[RECORDS TO PROCESS — start]
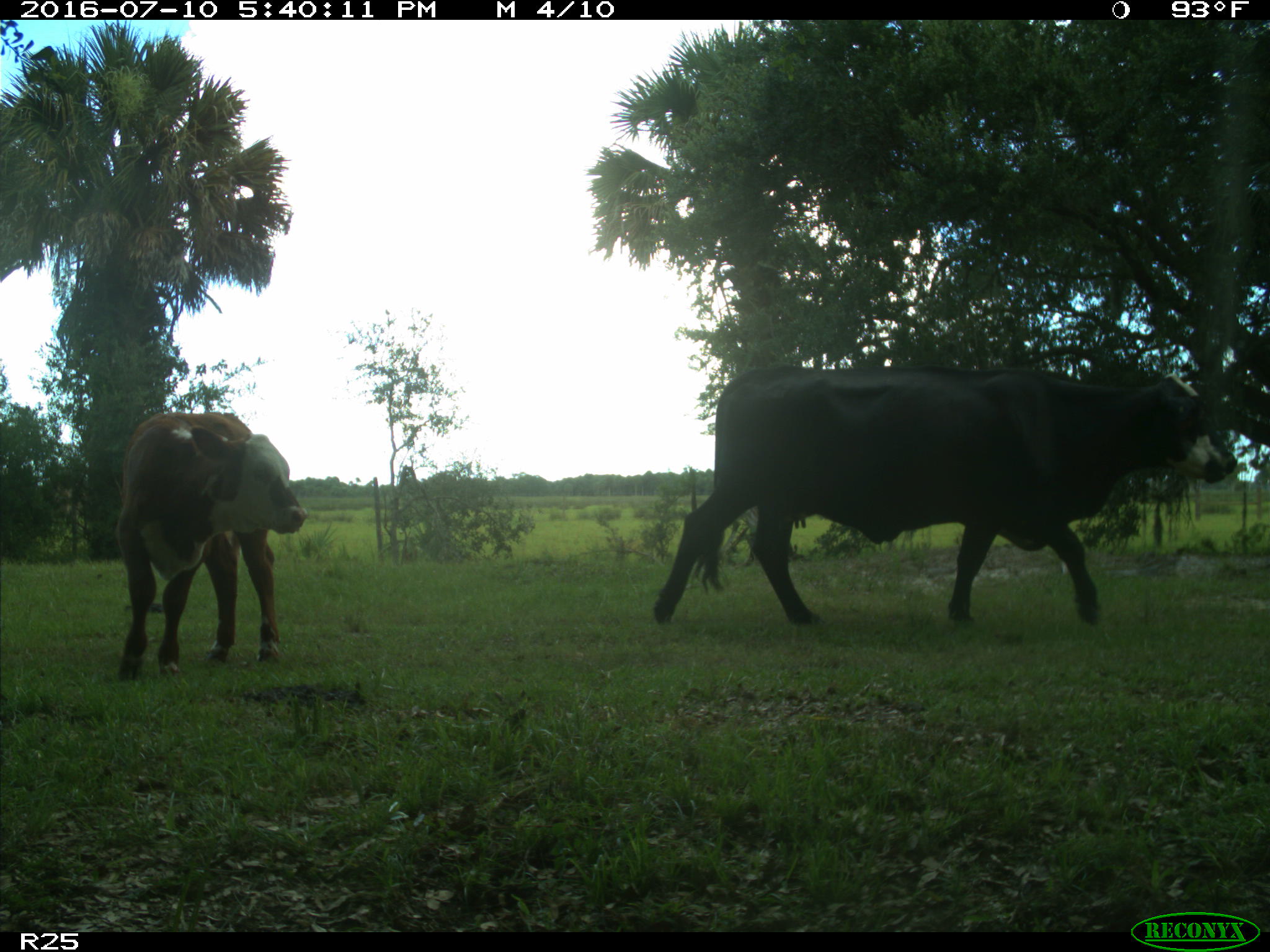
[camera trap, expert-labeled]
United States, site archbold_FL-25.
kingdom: Animalia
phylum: Chordata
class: Mammalia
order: Artiodactyla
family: Bovidae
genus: Bos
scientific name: Bos taurus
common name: domestic cow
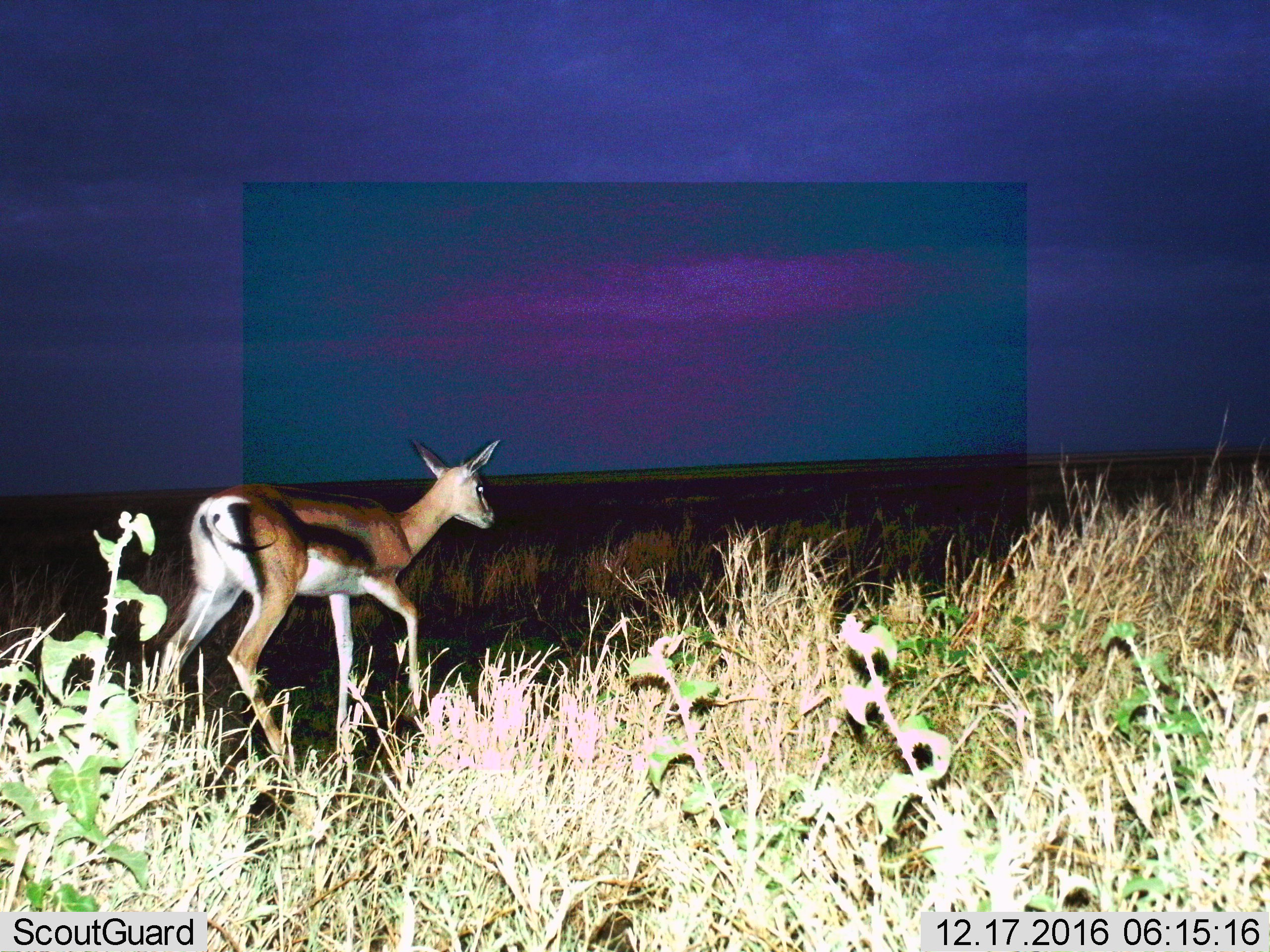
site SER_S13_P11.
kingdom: Animalia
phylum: Chordata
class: Mammalia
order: Artiodactyla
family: Bovidae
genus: Eudorcas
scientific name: Eudorcas thomsonii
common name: thomson's gazelle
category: gazellethomsons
[RECORDS TO PROCESS — finish]
● **TASK OBJECTIVE**:
What's needed is a word-for-word copy of the lines from the one holding "site SER_S13_P11." through the final line of the data.

● **FINISHED TASK**:
site SER_S13_P11.
kingdom: Animalia
phylum: Chordata
class: Mammalia
order: Artiodactyla
family: Bovidae
genus: Eudorcas
scientific name: Eudorcas thomsonii
common name: thomson's gazelle
category: gazellethomsons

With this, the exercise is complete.